Debuting Wednesday, “The Sorcerer's Apprentice” could become the big-game producer's third consecutive miss at the worldwide box office
Could it be three misses in a row for Jerry Bruckheimer?
The producer’s latest project, Disney’s PG-rated “Sorcerer’s Apprentice," debuts in 3,385 theaters in the U.S. and Canada Wednesday, including a handful of midnight Tuesday shows.
Pre-release tracking suggests the film won’t crack the $30 million mark in its first five days. In fact, one rival studio distribution official predicts the film – budgeted at well over $100 million – will gross no more than $25 million over that span.
The good news is that the outlook for the film has slightly improved as release has neared. A little over a week ago, the consumer-awareness and intent-to-see tracking were registering below Bruckheimer's last film, “Prince of Persia,” at a similar pre-release point in time.
“We had a lot of really high-profile films open in front of us, and we may have gotten lost in the clutter,” Disney theatrical distribution president Chuck Viane said. “Now that it’s just ‘Inception’ and us, I think we have a shot at delivering our message.” (A spokesperson for Bruckheimer referred TheWrap to Disney for comment.)
Still, if “Sorcerer’s” doesn’t find its footing both domestically and overseas – it rolls out into most foreign markets next week – it will be the third Bruckheimer-produced film that fails to triple its production budget in worldwide theatrical gross. (Factoring the huge prints and advertising cost associated with launching big-budget family films globally, that’s generally considered the benchmark for success.)
And critics aren’t helping. The film has garnered a 25 percent fresh score on reviews aggregation site Rotten Tomatoes.

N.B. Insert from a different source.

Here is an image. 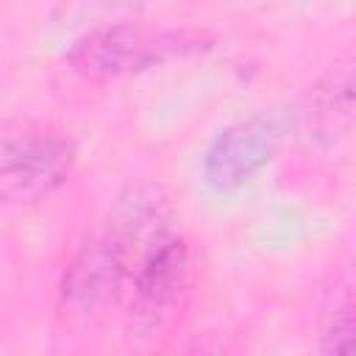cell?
I'll return each instance as SVG.
<instances>
[{"instance_id": "cell-2", "label": "cell", "mask_w": 356, "mask_h": 356, "mask_svg": "<svg viewBox=\"0 0 356 356\" xmlns=\"http://www.w3.org/2000/svg\"><path fill=\"white\" fill-rule=\"evenodd\" d=\"M75 164V145L42 122L0 128V200L33 203L56 192Z\"/></svg>"}, {"instance_id": "cell-3", "label": "cell", "mask_w": 356, "mask_h": 356, "mask_svg": "<svg viewBox=\"0 0 356 356\" xmlns=\"http://www.w3.org/2000/svg\"><path fill=\"white\" fill-rule=\"evenodd\" d=\"M195 47H197V36H189V33L114 25L78 39L67 58L72 70L81 72L83 78L106 81V78H120V75L156 67L159 61Z\"/></svg>"}, {"instance_id": "cell-5", "label": "cell", "mask_w": 356, "mask_h": 356, "mask_svg": "<svg viewBox=\"0 0 356 356\" xmlns=\"http://www.w3.org/2000/svg\"><path fill=\"white\" fill-rule=\"evenodd\" d=\"M353 348V298L345 286L339 300H334V312L328 314V325L323 331V350L348 353Z\"/></svg>"}, {"instance_id": "cell-4", "label": "cell", "mask_w": 356, "mask_h": 356, "mask_svg": "<svg viewBox=\"0 0 356 356\" xmlns=\"http://www.w3.org/2000/svg\"><path fill=\"white\" fill-rule=\"evenodd\" d=\"M278 147V128L267 117L239 120L222 128L203 153V181L214 192H234L261 172Z\"/></svg>"}, {"instance_id": "cell-1", "label": "cell", "mask_w": 356, "mask_h": 356, "mask_svg": "<svg viewBox=\"0 0 356 356\" xmlns=\"http://www.w3.org/2000/svg\"><path fill=\"white\" fill-rule=\"evenodd\" d=\"M189 286V248L181 214L156 184L128 186L100 234L64 275V303L83 323L120 317L134 331L159 328Z\"/></svg>"}]
</instances>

Certainly, for a producer known for presiding over mega-successful film franchises like “The Pirates of the Caribbean” – which has grossed more than $2.6 billion over three films – such a dry spell would draw notice.
His last two films haven’t been flops, but they haven’t lived up to the lofty Bruckheimer standard, either.
His last effort, “Prince of Persia,” a $200 million epic starring Jake Gyllenhaal in an unlikely action role, has grossed $320 million worldwide since debuting in May, with foreign markets contributing most of the juice.
Prior to that effort, the producer spent more than $150 million on last summer’s gerbil-themed family film “G-Force,” with the film grossing $292 million worldwide.
For his latest effort, Bruckheimer is reuniting the same creative forces of director Jon Turteltaub and star Nicolas Cage from his two “National Treasure” movies.
Ambition-wise, Disney officials say “Sorcercer’s” is on par with 2007’s “National Treasure: Book of Secrets,” which cost around $130 million to make.
“The same audience will come along for the ride," Viane said.
With the two “National Treasure” movies enjoying three-day openings of $35.1 million and $44.8 million, the bar is high.
Viane, however, remains confident: "We think when the public sees this movie, they'll enjoy it," he said.